Hof: vondst 13 hennepplanten leidt tot ontruiming huurwoning

Op een dak van de carport van een woning worden dertien hennepplanten in potten gevonden. De verhuurder vordert dat de huurovereenkomst ontbonden wordt. De kantonrechter wijst deze vordering af. Het Hof is het daarmee oneens en vernietigt het vonnis. De huurovereenkomst wordt alsnog ontbonden en veroordeelt de huurder om de woning te ontruimen:

4.6.1. Het hof stelt voorop dat op grond van artikel 6:265 lid 1 BW iedere tekortkoming van een partij in de nakoming van een van haar verbintenissen de wederpartij de bevoegdheid geeft om de overeenkomst geheel of gedeeltelijk te ontbinden, tenzij de tekortkoming gezien haar bijzondere aard of geringe betekenis de ontbinding met haar gevolgen niet rechtvaardigt. Naar het oordeel van het hof levert het kweken van dertien hennepplanten op het bij het gehuurde behorende erf aan de zijde van [X.] een tekortkoming op in de nakoming van de verplichtingen voortvloeiend uit de huurovereenkomst. Dat Woonpunt de kweek van dertien hennepplanten op het erf niet zou tolereren, moet aan [X.] duidelijk zijn geweest op grond van de op de huurovereenkomst van toepassing zijnde algemene voorwaarden. Immers, op grond van artikel 7.7 van deze algemene voorwaarden is het uitdrukkelijk verboden in het gehuurde hennep te kweken, dan wel andere activiteiten te verrichten die op grond van de Opiumwet strafbaar zijn gesteld. [X.] heeft niet betwist dat zij ervan op de hoogte was dat van overheidswege voor privégebruik slechts een aantal van vijf hennepplanten wordt gedoogd.
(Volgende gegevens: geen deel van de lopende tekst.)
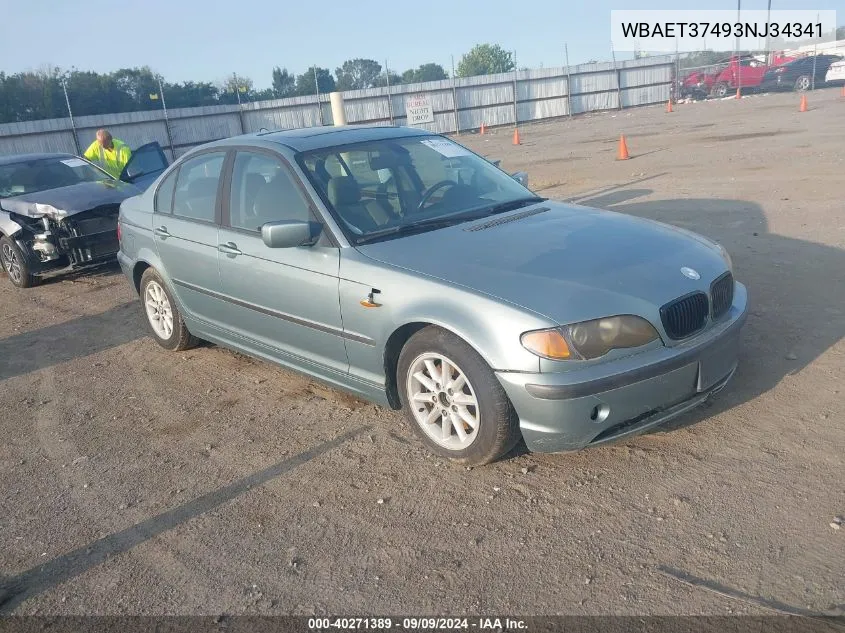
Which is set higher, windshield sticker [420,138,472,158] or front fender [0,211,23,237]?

Het voorhanden hebben van meer dan vijf hennepplanten is strafrechtelijk niet toegestaan. Hierbij wordt geen onderscheid gemaakt tussen mannelijke en vrouwelijke hennepplanten. Daarnaast is algemeen bekend dat woningcorporaties zoals Woonpunt een streng anti-hennepbeleid voeren (en volgens rechtspraak kunnen voeren). Dat het voorhanden hebben van dertien planten in het onderhavige geval ook strafrechtelijk niet is gedoogd, blijkt uit het feit dat aan de vriend van [X.] in verband met de aangetroffen hennepplanten door de officier van justitie een transactie is aangeboden.
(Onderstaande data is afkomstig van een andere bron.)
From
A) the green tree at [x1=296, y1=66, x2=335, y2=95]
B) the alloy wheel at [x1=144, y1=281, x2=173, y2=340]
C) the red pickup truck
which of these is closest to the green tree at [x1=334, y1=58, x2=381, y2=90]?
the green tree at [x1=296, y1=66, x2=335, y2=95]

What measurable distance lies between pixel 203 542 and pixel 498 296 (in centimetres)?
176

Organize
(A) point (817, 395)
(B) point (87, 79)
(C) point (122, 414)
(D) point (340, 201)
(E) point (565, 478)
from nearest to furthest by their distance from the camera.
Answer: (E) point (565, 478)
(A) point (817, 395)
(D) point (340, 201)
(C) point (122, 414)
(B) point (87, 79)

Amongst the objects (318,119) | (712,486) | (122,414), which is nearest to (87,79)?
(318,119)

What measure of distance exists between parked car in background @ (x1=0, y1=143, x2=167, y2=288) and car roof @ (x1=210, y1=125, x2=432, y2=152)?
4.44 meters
4.6.2. Door de aanwezigheid van de dertien hennepplanten op het erf van het gehuurde is niet alleen in strijd gehandeld met het verbod, zoals neergelegd in artikel 7.7 van de algemene voorwaarden, maar ook met de verplichting van [X.] om zich als een goed huurder te gedragen (artikel 7:214 BW en artikel 7.3 van de algemene voorwaarden). [X.] had immers een grotere hoeveelheid hennepplanten voorhanden dan strafrechtelijk wordt gedoogd. Dit strafbare feit kan onder omstandigheden het risico van verloedering van de wijk en verminderde verhuurbaarheid van de omliggende woningen meebrengen. In dit geval heeft zich dit risico daadwerkelijk verwezenlijkt door de omstandigheid dat de politie een inval in het gehuurde heeft gedaan hetgeen een negatieve uitstraling heeft op de woonomgeving.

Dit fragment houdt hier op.